Not all of the issues in the original are necessarily resolved in The Way of Water. A cast of undeveloped heroes and villains characterizes this still relatively simple movie. Additionally, it lasts roughly an hour longer than the story actually requires.
But more so than the original film, Avatar 2 draws strength from the incredible animals and settings it conjures up. One of the most expensive films ever produced, and the enormous budget is clearly seen on the screen. The Way of Water is a lavish visual extravaganza with enough heart to make up for its weak narrative.
That it never pays to distrust James Cameron is demonstrated by the success of Titanic. What many anticipated would be a very costly disaster ended up being a box office smash that equaled Ben-Hur for the most Academy Awards won by a single picture. During his notorious Oscars address, Cameron wasn’t exaggerating. In 1998, he actually reigned supreme.
Cameron’s skill at fusing grand epics with intense human drama is expertly displayed in Titanic. The movie captures viewers’ attention right away with its meticulous reproduction of the infamously doomed ocean liner and the Romeo and Juliet-like romance between Leonardo DiCaprio’s Jack and Kate Winslet’s Rose.
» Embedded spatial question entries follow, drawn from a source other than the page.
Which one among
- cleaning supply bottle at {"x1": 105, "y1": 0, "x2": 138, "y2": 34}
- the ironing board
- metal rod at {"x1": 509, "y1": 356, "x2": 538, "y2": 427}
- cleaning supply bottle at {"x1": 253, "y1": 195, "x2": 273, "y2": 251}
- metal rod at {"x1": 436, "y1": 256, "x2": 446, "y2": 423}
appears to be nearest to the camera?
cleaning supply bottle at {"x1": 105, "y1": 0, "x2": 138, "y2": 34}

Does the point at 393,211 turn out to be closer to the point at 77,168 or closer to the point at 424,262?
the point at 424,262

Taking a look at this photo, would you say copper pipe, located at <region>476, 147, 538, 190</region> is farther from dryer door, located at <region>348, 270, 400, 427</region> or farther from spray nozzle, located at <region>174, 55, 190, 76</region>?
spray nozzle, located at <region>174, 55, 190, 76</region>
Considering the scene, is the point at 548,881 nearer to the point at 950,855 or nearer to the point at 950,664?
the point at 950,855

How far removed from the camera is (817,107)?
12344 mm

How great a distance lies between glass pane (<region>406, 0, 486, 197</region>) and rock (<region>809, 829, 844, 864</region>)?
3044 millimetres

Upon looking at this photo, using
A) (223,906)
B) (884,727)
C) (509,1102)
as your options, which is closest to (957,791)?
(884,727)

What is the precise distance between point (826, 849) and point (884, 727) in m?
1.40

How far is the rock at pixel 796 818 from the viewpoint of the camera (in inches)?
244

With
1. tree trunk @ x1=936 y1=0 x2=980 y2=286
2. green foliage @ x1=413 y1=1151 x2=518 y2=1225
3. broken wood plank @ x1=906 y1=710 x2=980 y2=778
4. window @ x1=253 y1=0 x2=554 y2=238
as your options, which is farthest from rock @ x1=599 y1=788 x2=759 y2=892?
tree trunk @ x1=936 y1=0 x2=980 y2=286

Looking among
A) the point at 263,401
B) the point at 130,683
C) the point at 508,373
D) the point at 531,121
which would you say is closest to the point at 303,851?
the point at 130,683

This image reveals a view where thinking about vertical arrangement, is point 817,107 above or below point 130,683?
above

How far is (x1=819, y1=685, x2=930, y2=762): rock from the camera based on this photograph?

The third act, which is the most heartbreaking, follows as we watch the gorgeous vessel fall apart at the seams and the frantic struggle for survival take place.
When watching Titanic, it’s impossible to avoid feeling emotionally spent afterward. That didn’t, however, deter moviegoers from frequenting the theatre.
With $5 million, Violent Night took third place, followed by Strange World with $2.2 million and The Menu with $1.7 million.